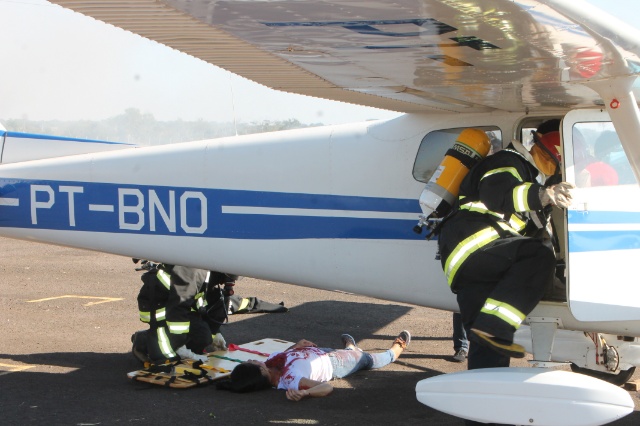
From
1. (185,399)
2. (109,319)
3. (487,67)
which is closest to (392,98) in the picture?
(487,67)

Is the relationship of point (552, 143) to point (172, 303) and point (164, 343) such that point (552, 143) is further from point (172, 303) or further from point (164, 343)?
point (164, 343)

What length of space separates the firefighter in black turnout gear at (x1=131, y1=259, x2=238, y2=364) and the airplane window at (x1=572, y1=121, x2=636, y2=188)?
11.3 feet

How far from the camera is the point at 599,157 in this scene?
550 cm

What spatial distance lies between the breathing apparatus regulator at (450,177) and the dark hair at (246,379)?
6.76 feet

+ + +

◆ **Aim**
Reproduce the records above in full, substituting "viewer" for "camera" and changing nothing else. Omit the pictures from your answer.

◆ **Written answer**
From
1. (185,399)
2. (109,319)
3. (487,67)
which is closest to (392,98) in the picture?
(487,67)

Is the relationship of point (552, 143) to point (172, 303) and point (164, 343) such that point (552, 143) is further from point (172, 303) or further from point (164, 343)?
point (164, 343)

What length of space separates the firefighter in black turnout gear at (x1=131, y1=259, x2=238, y2=364) and the airplane window at (x1=572, y1=121, x2=636, y2=188)?
11.3 feet

How far from the viewer is the point at 599,157 in this scene?
550 cm

What spatial distance lies between the breathing apparatus regulator at (450,177) and the dark hair at (246,379)?
6.76 feet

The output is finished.